Extrait choisi:
/---

Sans doute sa gestion catastrophique a-t-elle joué en sa défaveur et ouvrit la voie à son premier procès pour lequel il plaida coupable en 2008 de proxénétisme sur mineur de moins de 18 ans.
 
Face à la gravité des charges, son année de prison dans le quartier VIP d’un établissement privé avec droit de sortie 12h par jour, 6 jours sur 7, fait figure de léger rappel à l’ordre.
 
Le coup de génie d’Epstein
Le maître-chanteur avait des atouts maîtres en main et retint sa leçon : 2008 était passé par-là et
il fallait arrêter, non pas ses crimes sexuels mais de faire n’importe quoi avec l’argent de ses « clients ».
 
C’est alors qu’Epstein eut son seul coup de génie financier après 2008… Il ne fit plus rien avec l’argent de ses clients.
 
Fini les coups et tordus et investissements exotiques.
 
Les sociétés de gestion et d’investissement sont très connectées entre elles : le système est complexe et vous avez sans cesse besoin d’intermédiaires spécialisés. Or la société de gestion d’Epstein, la
Financial Trust Company n’avait aucun lien d’affaires avec Wall Street et n’employait guère qu’une 20aine de salariés, loin des 300 dont se vantait Epstein.

\---

Objectif A:
Répondez à ces questions à partir de l'extrait ci-dessus sur Epstein :
(i) En quelle année Epstein a-t-il plaidé coupable lors de son premier procès ?
(ii) Combien d'heures par jour pouvait-il sortir pendant son année de prison ?
(iii) Combien de salariés la Financial Trust Company employait-elle à peu près ?
Objectif B:
Recopiez à l'identique le passage de l'extrait ci-dessus, en commençant aux mots « Les sociétés de » et en vous arrêtant après « se vantait Epstein. ».

Données enregistrées:
/---

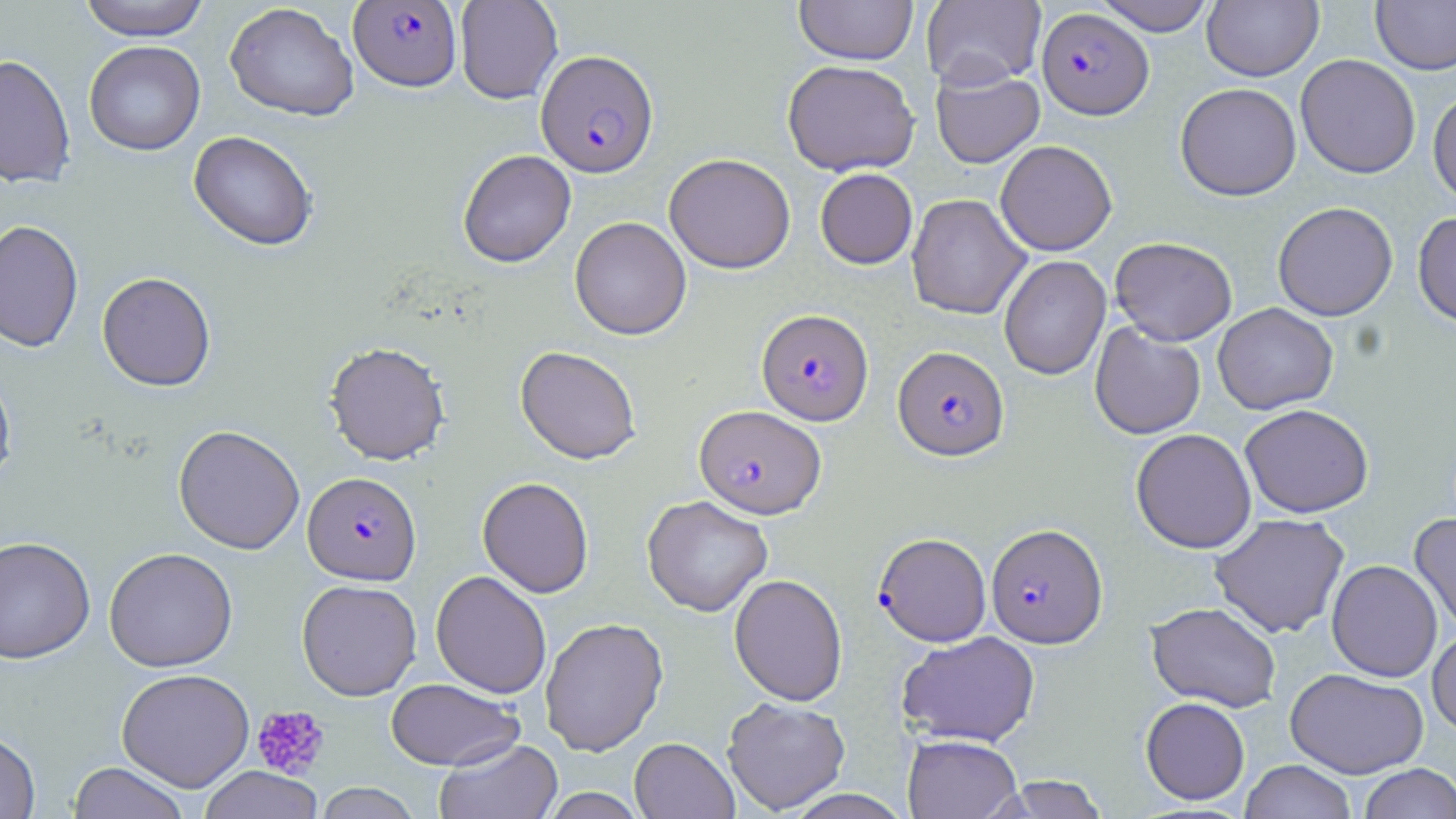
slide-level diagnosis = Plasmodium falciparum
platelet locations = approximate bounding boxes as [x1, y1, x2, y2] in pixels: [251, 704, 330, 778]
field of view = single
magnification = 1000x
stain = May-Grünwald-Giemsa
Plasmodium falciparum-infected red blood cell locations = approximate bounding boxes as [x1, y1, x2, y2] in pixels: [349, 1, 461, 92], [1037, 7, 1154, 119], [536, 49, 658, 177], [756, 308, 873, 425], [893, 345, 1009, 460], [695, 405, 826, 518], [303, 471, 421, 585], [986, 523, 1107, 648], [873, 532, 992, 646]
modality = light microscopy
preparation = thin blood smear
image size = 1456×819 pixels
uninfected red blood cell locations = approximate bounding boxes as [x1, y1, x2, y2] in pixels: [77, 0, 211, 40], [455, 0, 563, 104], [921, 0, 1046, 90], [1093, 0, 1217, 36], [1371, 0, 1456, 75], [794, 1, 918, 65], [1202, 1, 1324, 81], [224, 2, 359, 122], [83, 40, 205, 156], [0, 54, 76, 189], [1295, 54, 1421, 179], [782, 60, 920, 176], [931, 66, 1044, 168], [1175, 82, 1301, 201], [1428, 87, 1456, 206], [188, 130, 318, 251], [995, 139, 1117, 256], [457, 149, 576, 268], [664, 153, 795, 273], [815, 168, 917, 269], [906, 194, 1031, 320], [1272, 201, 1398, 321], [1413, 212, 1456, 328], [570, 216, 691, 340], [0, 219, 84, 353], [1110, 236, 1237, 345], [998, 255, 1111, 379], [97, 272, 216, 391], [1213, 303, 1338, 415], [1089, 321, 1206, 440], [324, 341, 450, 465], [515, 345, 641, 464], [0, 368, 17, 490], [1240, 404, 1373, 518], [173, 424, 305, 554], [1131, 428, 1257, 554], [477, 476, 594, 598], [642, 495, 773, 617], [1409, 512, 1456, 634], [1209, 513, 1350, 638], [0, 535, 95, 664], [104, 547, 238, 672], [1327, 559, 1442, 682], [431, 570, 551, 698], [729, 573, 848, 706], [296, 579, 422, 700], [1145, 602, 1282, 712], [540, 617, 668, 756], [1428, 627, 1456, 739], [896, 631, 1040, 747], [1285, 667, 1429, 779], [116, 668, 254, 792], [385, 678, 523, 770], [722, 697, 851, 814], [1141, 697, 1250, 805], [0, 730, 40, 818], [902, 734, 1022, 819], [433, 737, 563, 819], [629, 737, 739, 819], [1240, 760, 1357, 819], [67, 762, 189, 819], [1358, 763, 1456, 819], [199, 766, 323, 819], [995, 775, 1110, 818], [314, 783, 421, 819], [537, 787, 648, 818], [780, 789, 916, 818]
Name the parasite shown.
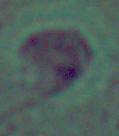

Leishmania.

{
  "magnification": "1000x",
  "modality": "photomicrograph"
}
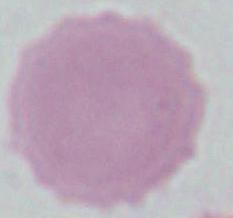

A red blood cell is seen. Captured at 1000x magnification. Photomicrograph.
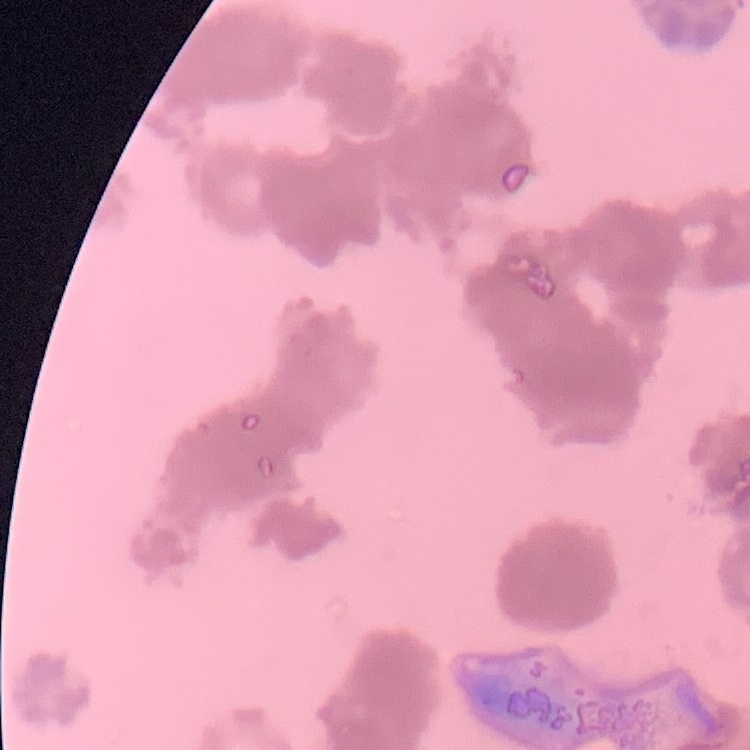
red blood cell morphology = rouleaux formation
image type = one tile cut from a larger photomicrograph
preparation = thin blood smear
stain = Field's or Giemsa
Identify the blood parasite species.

\---

Résultat attendu A:
(i) En 2008.
(ii) 12 heures par jour.
(iii) Une vingtaine.

Résultat attendu B:
Les sociétés de gestion et d’investissement sont très connectées entre elles : le système est complexe et vous avez sans cesse besoin d’intermédiaires spécialisés. Or la société de gestion d’Epstein, la
Financial Trust Company n’avait aucun lien d’affaires avec Wall Street et n’employait guère qu’une 20aine de salariés, loin des 300 dont se vantait Epstein.